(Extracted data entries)
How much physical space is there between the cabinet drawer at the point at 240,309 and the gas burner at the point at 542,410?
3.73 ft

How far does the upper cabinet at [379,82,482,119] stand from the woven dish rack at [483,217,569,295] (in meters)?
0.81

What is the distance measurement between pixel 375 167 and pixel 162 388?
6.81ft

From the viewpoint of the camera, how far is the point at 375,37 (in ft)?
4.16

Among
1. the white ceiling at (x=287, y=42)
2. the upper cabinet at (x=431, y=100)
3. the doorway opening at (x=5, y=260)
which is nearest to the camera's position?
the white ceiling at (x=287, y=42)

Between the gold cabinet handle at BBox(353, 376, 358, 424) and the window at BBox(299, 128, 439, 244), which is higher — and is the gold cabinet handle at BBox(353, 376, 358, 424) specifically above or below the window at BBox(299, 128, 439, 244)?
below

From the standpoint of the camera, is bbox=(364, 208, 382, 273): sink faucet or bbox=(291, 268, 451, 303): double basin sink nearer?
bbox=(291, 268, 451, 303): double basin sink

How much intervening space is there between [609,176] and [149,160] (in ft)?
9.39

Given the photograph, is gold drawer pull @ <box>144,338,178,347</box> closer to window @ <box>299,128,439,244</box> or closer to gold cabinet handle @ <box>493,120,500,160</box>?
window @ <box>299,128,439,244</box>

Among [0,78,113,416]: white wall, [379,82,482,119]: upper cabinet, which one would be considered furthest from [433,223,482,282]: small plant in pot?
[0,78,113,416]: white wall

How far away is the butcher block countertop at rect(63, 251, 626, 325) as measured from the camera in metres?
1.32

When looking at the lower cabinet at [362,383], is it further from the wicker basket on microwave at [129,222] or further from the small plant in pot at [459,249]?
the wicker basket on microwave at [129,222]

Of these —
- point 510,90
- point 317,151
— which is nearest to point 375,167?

• THE EXERCISE
Lay out each line of the entries above as a Markdown table with the columns Row and Entry line, numbering the rows and skipping blank lines.

• THE SOLUTION
| Row | Entry line |
|---|---|
| 1 | How much physical space is there between the cabinet drawer at the point at 240,309 and the gas burner at the point at 542,410? |
| 2 | 3.73 ft |
| 3 | How far does the upper cabinet at [379,82,482,119] stand from the woven dish rack at [483,217,569,295] (in meters)? |
| 4 | 0.81 |
| 5 | What is the distance measurement between pixel 375 167 and pixel 162 388? |
| 6 | 6.81ft |
| 7 | From the viewpoint of the camera, how far is the point at 375,37 (in ft)? |
| 8 | 4.16 |
| 9 | Among |
| 10 | 1. the white ceiling at (x=287, y=42) |
| 11 | 2. the upper cabinet at (x=431, y=100) |
| 12 | 3. the doorway opening at (x=5, y=260) |
| 13 | which is nearest to the camera's position? |
| 14 | the white ceiling at (x=287, y=42) |
| 15 | Between the gold cabinet handle at BBox(353, 376, 358, 424) and the window at BBox(299, 128, 439, 244), which is higher — and is the gold cabinet handle at BBox(353, 376, 358, 424) specifically above or below the window at BBox(299, 128, 439, 244)? |
| 16 | below |
| 17 | From the standpoint of the camera, is bbox=(364, 208, 382, 273): sink faucet or bbox=(291, 268, 451, 303): double basin sink nearer? |
| 18 | bbox=(291, 268, 451, 303): double basin sink |
| 19 | How much intervening space is there between [609,176] and [149,160] (in ft)? |
| 20 | 9.39 |
| 21 | Given the photograph, is gold drawer pull @ <box>144,338,178,347</box> closer to window @ <box>299,128,439,244</box> or closer to gold cabinet handle @ <box>493,120,500,160</box>? |
| 22 | window @ <box>299,128,439,244</box> |
| 23 | Among [0,78,113,416]: white wall, [379,82,482,119]: upper cabinet, which one would be considered furthest from [433,223,482,282]: small plant in pot? |
| 24 | [0,78,113,416]: white wall |
| 25 | How far away is the butcher block countertop at rect(63, 251, 626, 325) as measured from the camera in metres? |
| 26 | 1.32 |
| 27 | When looking at the lower cabinet at [362,383], is it further from the wicker basket on microwave at [129,222] or further from the small plant in pot at [459,249]? |
| 28 | the wicker basket on microwave at [129,222] |
| 29 | Of these — |
| 30 | - point 510,90 |
| 31 | - point 317,151 |
| 32 | — which is nearest to point 375,167? |